Identification of spinal circuits transmitting and gating mechanical pain

Abstract

Pain information processing in the spinal cord has been postulated to rely on nociceptive transmission (T) neurons receiving inputs from nociceptors and Aβ mechanoreceptors, with Aβ inputs gated through feed-forward activation of spinal inhibitory neurons (INs). Here, we used intersectional genetic manipulations to identify these critical components of pain transduction. Marking and ablating six populations of spinal excitatory and inhibitory neurons, coupled with behavioral and electrophysiological analysis, showed that excitatory neurons expressing somatostatin (SOM) include T-type cells, whose ablation causes loss of mechanical pain. Inhibitory neurons marked by the expression of dynorphin (Dyn) represent INs, which are necessary to gate Aβ fibers from activating SOM(+) neurons to evoke pain. Therefore, peripheral mechanical nociceptors and Aβ mechanoreceptors, together with spinal SOM(+) excitatory and Dyn(+) inhibitory neurons, form a microcircuit that transmits and gates mechanical pain. PAPERCLIP:

Figure 1. Intersectional Ablation of SOM lineage Neurons in Spinal Dorsal Horn

(A) Schematics showing the modified gate control theory of pain. “T” represents a spinal pain transmission neuron. “IN”: an inhibitory neuron. “(+)” and “(−)” represent excitatory and inhibitory inputs, respectively. The dashed line from C/Aδ to IN indicates that C/Aδ fibers might activate an unknown pathway to silence IN activity, but this pathway and descending modulation from brain were not studied here. (B) Schematics showing strategy of intersectional ablation in the dorsal spinal cord. “DTR”: diphtheria toxin receptor. (C, D) Double staining of Tomato with SOM mRNA (C) or with other markers (D), on saggital (NK1R) or transverse (others) lumbar spinal sections of adult SOM-Tomato mice. Arrows indicate co-localization. Arrowheads indicate lamina I neurons with singular expression of NK1R or Tomato. (E) Double labeling of Tomato and with indicated mRNAs.
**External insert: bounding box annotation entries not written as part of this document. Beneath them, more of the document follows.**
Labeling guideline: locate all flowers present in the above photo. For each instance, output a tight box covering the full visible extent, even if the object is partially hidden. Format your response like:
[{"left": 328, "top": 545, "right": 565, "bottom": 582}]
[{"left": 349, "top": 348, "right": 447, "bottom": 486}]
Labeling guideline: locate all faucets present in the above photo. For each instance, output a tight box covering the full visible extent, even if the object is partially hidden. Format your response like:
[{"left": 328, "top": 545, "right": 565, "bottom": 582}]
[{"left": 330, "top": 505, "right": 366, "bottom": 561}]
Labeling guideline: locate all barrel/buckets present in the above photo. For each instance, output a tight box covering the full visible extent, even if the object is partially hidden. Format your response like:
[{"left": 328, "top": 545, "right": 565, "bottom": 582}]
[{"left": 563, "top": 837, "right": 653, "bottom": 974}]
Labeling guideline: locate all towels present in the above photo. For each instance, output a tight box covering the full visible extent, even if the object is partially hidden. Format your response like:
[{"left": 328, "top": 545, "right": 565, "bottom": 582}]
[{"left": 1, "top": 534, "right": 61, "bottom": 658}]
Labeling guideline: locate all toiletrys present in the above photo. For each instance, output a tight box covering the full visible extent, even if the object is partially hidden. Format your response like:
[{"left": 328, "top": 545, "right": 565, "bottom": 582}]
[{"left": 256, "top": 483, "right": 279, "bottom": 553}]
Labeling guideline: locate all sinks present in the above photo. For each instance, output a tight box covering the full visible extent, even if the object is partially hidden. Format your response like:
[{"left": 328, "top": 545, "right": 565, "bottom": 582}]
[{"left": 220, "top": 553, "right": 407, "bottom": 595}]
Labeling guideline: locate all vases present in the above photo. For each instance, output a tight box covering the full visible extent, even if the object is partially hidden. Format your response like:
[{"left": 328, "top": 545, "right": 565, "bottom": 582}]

Arrows indicate co-localization. (F) Ablation of SOM-Tomato⁺ neurons in lumbar dorsal spinal cord [105 ± 4 in control (“Ctrl”) group vs 17 ± 2 in ablated (“Abl”) group, n = 15-17 hemi-sections from 3 mice per group; p < 0.001, Student’s unpaired t test]. Data are represented as mean ± SEM. See also Figure S1.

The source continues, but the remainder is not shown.